▶ YOUR GOAL
Please copy the listing below from the line containing "Given this captured" through the line containing "11.6 meters", requests included, shifting every number in the answers (the coordinates and distances) by -104. Leave the pictures out.

▶ INFORMATION GIVEN
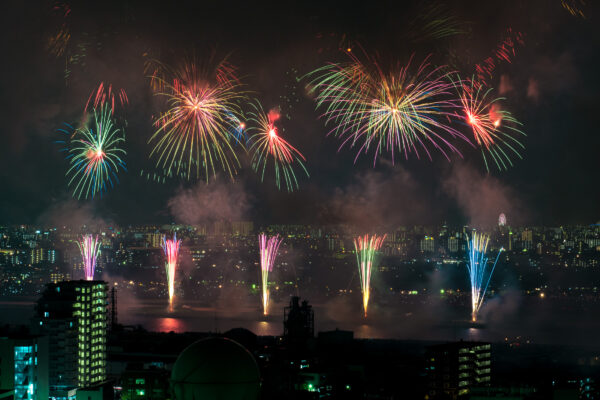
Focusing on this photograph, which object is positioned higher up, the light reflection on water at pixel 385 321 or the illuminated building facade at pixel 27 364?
the illuminated building facade at pixel 27 364

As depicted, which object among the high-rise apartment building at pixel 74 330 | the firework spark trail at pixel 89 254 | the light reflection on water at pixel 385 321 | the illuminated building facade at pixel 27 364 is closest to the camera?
the illuminated building facade at pixel 27 364

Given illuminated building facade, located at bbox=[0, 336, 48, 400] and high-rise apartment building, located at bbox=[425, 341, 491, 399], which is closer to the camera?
illuminated building facade, located at bbox=[0, 336, 48, 400]

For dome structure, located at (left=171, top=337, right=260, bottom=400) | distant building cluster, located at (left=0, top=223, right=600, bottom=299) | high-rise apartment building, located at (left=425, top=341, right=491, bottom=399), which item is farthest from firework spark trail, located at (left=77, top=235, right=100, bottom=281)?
dome structure, located at (left=171, top=337, right=260, bottom=400)

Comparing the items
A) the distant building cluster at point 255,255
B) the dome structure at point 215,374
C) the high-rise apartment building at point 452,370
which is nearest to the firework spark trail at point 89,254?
the distant building cluster at point 255,255

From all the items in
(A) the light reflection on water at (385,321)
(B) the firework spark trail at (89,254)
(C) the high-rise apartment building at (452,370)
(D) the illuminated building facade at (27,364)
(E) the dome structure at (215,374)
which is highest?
(B) the firework spark trail at (89,254)

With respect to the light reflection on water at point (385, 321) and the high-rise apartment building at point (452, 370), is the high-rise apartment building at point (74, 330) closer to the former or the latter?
the high-rise apartment building at point (452, 370)

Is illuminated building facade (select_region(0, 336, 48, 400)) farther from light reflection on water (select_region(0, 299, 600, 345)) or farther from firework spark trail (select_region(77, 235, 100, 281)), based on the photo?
light reflection on water (select_region(0, 299, 600, 345))
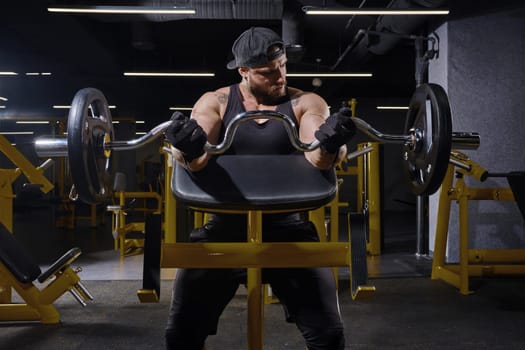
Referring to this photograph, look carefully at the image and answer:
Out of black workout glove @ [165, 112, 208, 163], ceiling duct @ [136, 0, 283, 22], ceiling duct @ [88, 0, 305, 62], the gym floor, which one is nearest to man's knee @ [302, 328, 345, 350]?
black workout glove @ [165, 112, 208, 163]

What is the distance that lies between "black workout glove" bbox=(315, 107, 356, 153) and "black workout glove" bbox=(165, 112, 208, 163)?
28 centimetres

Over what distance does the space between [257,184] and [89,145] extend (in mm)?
461

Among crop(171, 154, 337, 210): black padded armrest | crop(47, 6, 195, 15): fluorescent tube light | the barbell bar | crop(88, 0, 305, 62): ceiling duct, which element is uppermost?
crop(88, 0, 305, 62): ceiling duct

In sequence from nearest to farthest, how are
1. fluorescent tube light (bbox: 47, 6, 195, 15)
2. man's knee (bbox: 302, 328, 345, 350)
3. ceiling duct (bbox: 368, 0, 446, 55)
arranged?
man's knee (bbox: 302, 328, 345, 350) < ceiling duct (bbox: 368, 0, 446, 55) < fluorescent tube light (bbox: 47, 6, 195, 15)

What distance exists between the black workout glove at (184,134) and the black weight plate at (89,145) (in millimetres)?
241

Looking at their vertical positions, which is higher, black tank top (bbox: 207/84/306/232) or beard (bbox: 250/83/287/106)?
beard (bbox: 250/83/287/106)

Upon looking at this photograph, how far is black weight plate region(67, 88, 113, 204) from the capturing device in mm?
1174

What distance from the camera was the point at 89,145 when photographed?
50.2 inches

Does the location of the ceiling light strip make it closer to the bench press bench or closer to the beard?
the bench press bench

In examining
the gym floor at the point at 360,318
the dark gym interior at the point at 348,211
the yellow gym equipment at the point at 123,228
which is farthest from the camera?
the yellow gym equipment at the point at 123,228

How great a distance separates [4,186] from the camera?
285cm

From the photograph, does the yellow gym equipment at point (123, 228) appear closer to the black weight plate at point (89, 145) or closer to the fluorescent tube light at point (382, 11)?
the fluorescent tube light at point (382, 11)

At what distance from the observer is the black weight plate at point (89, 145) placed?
3.85 ft

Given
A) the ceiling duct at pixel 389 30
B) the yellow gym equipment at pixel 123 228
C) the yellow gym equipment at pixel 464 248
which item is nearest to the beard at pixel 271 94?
the yellow gym equipment at pixel 464 248
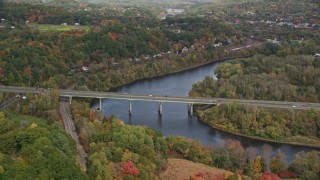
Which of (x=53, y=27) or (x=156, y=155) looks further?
(x=53, y=27)

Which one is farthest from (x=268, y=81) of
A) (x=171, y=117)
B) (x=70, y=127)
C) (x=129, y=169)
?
(x=129, y=169)

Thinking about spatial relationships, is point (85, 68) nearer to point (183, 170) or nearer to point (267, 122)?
point (267, 122)

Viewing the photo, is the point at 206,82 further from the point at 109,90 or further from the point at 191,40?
the point at 191,40

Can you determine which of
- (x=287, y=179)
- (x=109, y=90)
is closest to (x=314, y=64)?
(x=109, y=90)

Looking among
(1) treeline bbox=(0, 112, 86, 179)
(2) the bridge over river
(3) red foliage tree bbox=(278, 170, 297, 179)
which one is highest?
(1) treeline bbox=(0, 112, 86, 179)

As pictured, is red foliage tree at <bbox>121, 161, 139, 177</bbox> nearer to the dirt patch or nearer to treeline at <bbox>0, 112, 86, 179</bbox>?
the dirt patch

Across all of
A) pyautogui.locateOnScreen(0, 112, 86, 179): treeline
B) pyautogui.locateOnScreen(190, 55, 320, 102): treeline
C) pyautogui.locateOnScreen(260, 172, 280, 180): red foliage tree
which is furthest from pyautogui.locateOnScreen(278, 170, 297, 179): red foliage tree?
pyautogui.locateOnScreen(190, 55, 320, 102): treeline
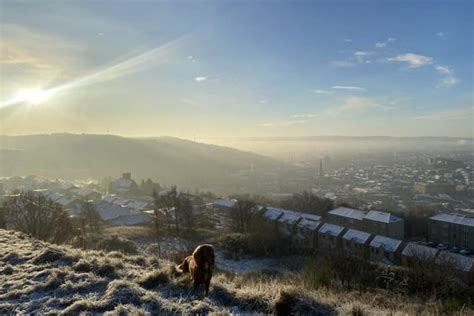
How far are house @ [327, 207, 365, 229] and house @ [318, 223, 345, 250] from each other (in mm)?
5573

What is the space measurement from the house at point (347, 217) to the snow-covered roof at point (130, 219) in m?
20.5

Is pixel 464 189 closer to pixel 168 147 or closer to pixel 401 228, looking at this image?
pixel 401 228

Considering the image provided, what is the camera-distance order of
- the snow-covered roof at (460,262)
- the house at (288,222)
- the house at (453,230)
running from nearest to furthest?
the snow-covered roof at (460,262) < the house at (453,230) < the house at (288,222)

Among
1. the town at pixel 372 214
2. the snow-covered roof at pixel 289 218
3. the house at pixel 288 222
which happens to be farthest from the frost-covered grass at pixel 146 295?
the snow-covered roof at pixel 289 218

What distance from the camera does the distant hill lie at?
9500 centimetres

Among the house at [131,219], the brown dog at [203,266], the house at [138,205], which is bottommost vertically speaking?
the house at [138,205]

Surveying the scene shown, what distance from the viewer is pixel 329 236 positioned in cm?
2573

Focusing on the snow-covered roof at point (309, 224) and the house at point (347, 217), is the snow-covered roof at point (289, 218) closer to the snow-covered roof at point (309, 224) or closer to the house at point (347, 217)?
the snow-covered roof at point (309, 224)

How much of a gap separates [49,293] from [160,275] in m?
1.60

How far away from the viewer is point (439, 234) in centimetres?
2934

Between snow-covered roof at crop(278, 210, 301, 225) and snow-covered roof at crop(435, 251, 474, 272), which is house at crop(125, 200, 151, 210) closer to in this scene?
snow-covered roof at crop(278, 210, 301, 225)

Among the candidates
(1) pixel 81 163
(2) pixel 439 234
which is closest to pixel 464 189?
Result: (2) pixel 439 234

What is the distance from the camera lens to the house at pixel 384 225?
28672mm

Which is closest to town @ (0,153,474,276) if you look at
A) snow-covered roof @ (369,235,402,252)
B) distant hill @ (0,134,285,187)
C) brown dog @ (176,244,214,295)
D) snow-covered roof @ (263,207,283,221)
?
snow-covered roof @ (369,235,402,252)
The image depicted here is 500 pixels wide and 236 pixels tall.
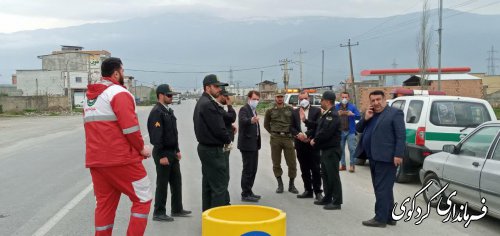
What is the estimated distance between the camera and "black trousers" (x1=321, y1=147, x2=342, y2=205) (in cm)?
818

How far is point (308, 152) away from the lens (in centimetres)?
927

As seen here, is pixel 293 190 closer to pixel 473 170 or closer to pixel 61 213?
pixel 473 170

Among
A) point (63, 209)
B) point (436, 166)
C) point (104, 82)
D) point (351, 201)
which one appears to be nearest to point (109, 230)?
point (104, 82)

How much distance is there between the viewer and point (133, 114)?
5.16 m

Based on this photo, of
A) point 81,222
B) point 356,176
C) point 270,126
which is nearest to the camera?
point 81,222

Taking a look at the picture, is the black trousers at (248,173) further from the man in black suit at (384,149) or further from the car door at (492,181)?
the car door at (492,181)

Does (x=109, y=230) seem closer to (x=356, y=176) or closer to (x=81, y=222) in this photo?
(x=81, y=222)

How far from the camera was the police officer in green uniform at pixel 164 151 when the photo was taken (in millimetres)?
7359

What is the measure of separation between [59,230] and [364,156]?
4.34 m

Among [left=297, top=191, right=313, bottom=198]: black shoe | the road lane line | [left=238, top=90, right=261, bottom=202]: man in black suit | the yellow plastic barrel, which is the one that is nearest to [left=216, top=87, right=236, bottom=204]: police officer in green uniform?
[left=238, top=90, right=261, bottom=202]: man in black suit

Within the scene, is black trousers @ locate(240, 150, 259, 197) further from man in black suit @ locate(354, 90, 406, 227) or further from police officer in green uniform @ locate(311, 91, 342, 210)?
man in black suit @ locate(354, 90, 406, 227)

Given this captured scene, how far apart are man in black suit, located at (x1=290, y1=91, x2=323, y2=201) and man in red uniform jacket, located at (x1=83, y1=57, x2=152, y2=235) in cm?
431

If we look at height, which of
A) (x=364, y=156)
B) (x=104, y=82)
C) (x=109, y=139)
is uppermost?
(x=104, y=82)

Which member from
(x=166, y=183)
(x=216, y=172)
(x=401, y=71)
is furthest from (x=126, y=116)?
(x=401, y=71)
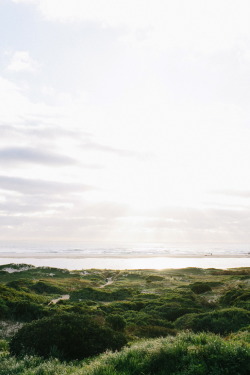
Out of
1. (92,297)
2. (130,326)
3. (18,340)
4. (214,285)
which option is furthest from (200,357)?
(214,285)

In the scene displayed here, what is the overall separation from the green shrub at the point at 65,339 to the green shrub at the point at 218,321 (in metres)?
7.67

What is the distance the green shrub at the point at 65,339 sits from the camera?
11.6 meters

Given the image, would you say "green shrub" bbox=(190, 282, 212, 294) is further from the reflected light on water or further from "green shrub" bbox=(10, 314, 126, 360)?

▶ WORKED SOLUTION
Given this captured scene, how far apart are man in black suit, located at (x1=290, y1=91, x2=323, y2=201) and man in red uniform jacket, located at (x1=83, y1=57, x2=152, y2=235) in cm?
327

If we look at height, which of
A) (x=364, y=156)
B) (x=104, y=82)
C) (x=109, y=139)
is uppermost?
(x=0, y=-22)

Which member from
(x=166, y=183)
(x=216, y=172)
(x=401, y=71)
is furthest from (x=126, y=116)?
(x=297, y=-33)
Out of
1. (92,297)
2. (130,326)
3. (18,340)
4. (214,285)
which option is furthest from (200,357)?
(110,181)

In the scene displayed here, what is the overall separation from the green shrub at the point at 65,339 to the green shrub at the point at 218,321 (in metres)?
-96.33

What is the distance the green shrub at the point at 65,339 sits from the camera?
-92.4 meters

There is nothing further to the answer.